**JOB:**
Determine how many lines of the material below contain the string "hedge", treating uppercase and lowercase as distinct. Reply with the number alone.

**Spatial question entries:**
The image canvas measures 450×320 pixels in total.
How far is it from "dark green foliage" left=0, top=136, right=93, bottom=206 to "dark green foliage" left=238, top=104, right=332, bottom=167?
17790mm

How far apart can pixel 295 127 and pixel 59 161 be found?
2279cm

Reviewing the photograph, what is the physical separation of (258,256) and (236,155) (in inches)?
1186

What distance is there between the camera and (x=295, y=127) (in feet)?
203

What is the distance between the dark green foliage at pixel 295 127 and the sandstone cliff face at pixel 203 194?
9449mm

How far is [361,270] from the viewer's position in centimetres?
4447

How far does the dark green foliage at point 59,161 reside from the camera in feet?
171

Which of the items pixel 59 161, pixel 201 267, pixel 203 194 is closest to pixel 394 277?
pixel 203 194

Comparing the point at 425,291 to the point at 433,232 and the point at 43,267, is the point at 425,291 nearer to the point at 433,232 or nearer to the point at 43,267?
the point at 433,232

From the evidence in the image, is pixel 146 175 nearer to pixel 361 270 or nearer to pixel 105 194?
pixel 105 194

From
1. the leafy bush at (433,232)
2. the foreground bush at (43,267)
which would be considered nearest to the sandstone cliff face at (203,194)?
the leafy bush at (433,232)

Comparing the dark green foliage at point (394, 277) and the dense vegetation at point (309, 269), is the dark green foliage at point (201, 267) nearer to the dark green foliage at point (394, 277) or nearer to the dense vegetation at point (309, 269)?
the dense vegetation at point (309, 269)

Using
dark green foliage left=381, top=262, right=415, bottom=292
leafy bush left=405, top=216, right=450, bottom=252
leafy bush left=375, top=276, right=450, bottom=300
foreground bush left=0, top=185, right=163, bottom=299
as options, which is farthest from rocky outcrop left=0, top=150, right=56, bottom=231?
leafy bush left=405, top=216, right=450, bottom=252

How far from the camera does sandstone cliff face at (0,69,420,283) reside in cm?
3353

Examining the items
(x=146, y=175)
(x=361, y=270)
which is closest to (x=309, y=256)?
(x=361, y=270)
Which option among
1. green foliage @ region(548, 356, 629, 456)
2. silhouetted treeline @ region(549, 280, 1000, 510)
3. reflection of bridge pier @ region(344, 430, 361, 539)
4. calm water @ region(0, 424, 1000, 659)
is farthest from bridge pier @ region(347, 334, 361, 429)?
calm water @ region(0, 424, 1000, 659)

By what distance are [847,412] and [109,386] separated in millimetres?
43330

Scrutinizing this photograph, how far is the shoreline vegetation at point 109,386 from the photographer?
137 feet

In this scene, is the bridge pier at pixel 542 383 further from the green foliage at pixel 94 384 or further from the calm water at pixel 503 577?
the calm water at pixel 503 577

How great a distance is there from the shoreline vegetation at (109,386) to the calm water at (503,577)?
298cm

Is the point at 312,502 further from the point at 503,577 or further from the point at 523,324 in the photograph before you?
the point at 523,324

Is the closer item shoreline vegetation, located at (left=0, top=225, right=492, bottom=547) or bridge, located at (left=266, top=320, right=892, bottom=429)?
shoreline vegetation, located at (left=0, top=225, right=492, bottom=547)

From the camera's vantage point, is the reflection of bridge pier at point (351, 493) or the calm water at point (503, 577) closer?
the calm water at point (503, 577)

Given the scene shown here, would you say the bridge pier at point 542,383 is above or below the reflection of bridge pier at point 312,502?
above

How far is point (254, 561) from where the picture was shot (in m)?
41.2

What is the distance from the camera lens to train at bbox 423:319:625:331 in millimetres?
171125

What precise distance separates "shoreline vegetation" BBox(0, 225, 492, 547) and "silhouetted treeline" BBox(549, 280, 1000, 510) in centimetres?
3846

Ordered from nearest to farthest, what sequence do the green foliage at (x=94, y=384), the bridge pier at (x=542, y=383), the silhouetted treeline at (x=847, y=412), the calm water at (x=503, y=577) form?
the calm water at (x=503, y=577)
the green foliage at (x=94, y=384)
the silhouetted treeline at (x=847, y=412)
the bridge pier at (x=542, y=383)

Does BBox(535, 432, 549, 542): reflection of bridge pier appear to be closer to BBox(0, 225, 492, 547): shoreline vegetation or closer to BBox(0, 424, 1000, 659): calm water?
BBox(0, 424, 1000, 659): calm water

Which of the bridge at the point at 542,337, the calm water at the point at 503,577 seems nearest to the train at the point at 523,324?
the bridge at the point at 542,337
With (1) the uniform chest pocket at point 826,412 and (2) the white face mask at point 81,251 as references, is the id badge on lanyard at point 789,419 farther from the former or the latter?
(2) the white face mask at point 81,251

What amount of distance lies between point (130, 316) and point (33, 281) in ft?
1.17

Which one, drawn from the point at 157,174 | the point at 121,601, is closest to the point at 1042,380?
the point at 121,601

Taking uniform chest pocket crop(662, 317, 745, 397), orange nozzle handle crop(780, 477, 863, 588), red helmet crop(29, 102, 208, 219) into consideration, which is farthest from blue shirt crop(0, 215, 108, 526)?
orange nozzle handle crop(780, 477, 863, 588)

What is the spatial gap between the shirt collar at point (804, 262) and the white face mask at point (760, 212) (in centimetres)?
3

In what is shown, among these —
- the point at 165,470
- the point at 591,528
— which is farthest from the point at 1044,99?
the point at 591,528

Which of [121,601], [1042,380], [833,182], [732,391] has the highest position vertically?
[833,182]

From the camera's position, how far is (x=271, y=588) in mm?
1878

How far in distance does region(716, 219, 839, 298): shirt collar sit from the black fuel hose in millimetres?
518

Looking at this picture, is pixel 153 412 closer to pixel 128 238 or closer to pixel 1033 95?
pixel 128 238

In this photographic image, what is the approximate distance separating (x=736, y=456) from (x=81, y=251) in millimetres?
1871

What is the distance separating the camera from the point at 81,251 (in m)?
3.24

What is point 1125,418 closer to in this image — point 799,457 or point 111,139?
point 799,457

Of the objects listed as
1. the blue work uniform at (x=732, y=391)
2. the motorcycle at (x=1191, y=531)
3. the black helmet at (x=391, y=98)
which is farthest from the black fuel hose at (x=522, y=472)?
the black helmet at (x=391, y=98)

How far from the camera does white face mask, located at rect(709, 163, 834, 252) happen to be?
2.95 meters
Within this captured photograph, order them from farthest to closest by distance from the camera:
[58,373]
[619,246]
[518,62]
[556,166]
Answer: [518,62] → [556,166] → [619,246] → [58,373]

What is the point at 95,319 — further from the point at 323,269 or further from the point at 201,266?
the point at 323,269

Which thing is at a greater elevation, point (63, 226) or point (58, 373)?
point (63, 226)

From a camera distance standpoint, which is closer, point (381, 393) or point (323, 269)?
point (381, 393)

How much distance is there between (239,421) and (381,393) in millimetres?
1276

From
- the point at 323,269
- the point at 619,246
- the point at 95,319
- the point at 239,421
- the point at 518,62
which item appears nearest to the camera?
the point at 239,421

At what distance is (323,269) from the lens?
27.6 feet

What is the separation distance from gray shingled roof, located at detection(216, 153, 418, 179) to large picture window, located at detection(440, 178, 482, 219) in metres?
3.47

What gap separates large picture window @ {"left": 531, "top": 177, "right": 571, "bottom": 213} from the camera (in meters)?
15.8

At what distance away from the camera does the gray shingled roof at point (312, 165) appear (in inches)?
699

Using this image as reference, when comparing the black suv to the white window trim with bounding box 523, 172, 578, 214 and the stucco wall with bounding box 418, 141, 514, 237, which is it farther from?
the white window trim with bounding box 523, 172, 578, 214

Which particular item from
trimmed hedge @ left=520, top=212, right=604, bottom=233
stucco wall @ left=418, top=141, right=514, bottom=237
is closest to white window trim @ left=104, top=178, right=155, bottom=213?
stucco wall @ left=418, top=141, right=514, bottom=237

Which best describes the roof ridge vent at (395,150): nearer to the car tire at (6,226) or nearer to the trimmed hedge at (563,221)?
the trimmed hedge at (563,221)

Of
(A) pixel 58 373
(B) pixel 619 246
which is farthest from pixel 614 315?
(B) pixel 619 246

**WRITTEN SOLUTION:**
3